I like writers who have fun with language, who aren’t afraid to be a bit silly and in whose company you can rest assured nothing grotty is going to slide past your eyeballs. P.G. Wodehouse, you are my hero.

DSCF0122

I like historical novels – provided they aren’t modern characters acting in modern ways in a quasi-historical setting. Ellis Peters is a good example of getting it right.

I like fantasy, provided, again, that they aren’t modern characters acting in modern ways in a fantasy world. Unless of course they are visitors (unintentional or otherwise) to this other world, in which case, potentially hilarious!

PeekABoo

Which brings me to my next point: Culture Clash! I love culture clash stories. At least the ones where culture clash is food for amusement. Where two cultures clash, take on each others worst aspects, and descend in interlocking spirals of unthinking destruction and despair, not so much.

I like well thought out worlds, with interior consistency, even if they’re consistently weird (see Terry Pratchett and Simon R. Green).

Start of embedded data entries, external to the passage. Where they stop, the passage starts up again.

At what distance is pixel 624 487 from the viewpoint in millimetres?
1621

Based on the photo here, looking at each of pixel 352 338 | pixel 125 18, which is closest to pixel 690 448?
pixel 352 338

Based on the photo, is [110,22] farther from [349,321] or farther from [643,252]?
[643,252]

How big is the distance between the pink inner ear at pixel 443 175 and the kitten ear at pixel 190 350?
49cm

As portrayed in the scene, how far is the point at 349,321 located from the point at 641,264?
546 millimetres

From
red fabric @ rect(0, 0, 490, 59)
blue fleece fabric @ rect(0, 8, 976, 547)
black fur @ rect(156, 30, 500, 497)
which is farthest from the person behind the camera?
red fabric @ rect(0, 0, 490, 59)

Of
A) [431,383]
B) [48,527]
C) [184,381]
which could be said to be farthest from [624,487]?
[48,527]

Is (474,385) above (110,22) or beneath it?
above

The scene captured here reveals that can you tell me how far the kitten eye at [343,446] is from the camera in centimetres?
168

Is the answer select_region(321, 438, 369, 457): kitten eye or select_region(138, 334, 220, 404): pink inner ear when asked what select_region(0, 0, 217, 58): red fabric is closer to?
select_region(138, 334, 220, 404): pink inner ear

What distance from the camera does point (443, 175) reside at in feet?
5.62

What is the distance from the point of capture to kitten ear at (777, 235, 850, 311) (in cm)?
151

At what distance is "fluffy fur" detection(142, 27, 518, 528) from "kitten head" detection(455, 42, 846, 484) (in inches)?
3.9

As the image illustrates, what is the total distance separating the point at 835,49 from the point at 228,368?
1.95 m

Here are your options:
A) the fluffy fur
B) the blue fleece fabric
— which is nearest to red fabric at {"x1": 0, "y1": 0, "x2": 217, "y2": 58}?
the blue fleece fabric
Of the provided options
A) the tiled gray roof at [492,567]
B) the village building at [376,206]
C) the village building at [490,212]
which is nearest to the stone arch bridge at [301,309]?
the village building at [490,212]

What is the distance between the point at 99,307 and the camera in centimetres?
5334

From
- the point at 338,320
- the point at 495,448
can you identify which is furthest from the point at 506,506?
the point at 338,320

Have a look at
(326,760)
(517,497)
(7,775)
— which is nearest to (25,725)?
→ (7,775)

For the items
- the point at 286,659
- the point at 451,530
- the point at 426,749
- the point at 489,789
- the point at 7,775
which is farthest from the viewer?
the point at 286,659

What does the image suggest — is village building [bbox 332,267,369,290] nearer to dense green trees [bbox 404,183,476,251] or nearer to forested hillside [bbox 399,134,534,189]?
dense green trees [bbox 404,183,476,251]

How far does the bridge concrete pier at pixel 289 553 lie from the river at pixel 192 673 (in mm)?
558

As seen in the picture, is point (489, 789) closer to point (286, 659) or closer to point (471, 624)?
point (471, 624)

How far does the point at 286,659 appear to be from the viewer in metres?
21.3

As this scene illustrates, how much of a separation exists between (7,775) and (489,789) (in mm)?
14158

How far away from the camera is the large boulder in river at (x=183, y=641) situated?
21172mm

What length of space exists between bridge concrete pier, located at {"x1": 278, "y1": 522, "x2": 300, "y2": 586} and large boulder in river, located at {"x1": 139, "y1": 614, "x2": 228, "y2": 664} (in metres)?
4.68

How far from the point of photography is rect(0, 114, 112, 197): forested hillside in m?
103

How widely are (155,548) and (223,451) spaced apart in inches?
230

Great A'Tuin, the star turtle, bears the Discworld through space [1680x1050]

I like stories to have a structure – not such a big fan of the post-modern ‘significant meaninglessness’; and I really don’t go for teenage, middle-age, or any other age angst. (Note to Holden Caulfield: habitual liars do not get much sympathy when complaining about how phoney everyone is.)

I like imagination and wit.
I like a story I can get right into.
I like to be slightly forlorn when the tale is finished (and peeved when I find the author has inconsiderately died and will therefore be producing no more.)

What about you?
What do you like, and what do you loathe?
If you could bring back one author from the dead (in a Frogs kind of a way, not a Monkey’s Paw kind of a way), who would it be?

Riding the Rollercoaster

Life is a rollercoaster: one moment you’re soaring with elation and the next moment you’re hurking up your guts.

Rollercoaster

Life has been very rollercoastery for me of late – roaring up the incline with sparkly new ideas for my WIP, and then plummeting down in despair as I realise I don’t have the physical or emotional resources to do it justice (or do it at all) while I’m working full time at the DDJ.

Working late

At least this week, and when you’re tired and stressed and over-emotional, what other week is there?
At times like this, a sturdy support structure is essential. (Rollercoaster without supports? BAD.)  Enter the Caped Gooseberry, my personal live-in hero. (Silhouette has been edited to protect his identity.)

Now All I need is a Cape

Progress is slow – very slow – and emotional outbreaks of self-doubt, -disdain and -despair still occur. But little by little I keep moving.  I am not writing 2,500 words a week. Maybe I will again in time, but right now 500 a week would be heartening. I’m holding my goals lightly.

This is also an important time to read encouraging and revitalising advice. Kristen Lamb is one of my favourites for a boost when I’m depressed about my lack of progress, combining as she does reassurance and a swift kick in the pants.

WATCH OUT FOR THE FOOT!

I’ve also recently re-read this helpful dollop of advice from Chuck Wendig (be warned: self-confessed NSFW), which I found via A Cat of Impossible Colour.

Highlights for me include Stop Running Away (why do I do that??), Stop Worrying, Stop Thinking It Should Be Easier (but why is it so hard?), Stop Deprioritizing Your Wordsmithy (closely related to Stop Running Away) and of course Stop the Moping, Whining, Blaming, Lamenting and Being Afraid.

I don’t know that I agree with Wendig about Stop Dreaming, but at least I am sufficiently in touch with reality (I visit alternate weekends) not to start “Epic 23-book fantasy cycles!”

Books

So if the contents of your peritoneum are the only thing moving upward as the rest of your life shoots down, take courage. You aren’t the only one in the rollercoaster car. Tighten your grip, scream if it helps, and hold on til the track turns upward.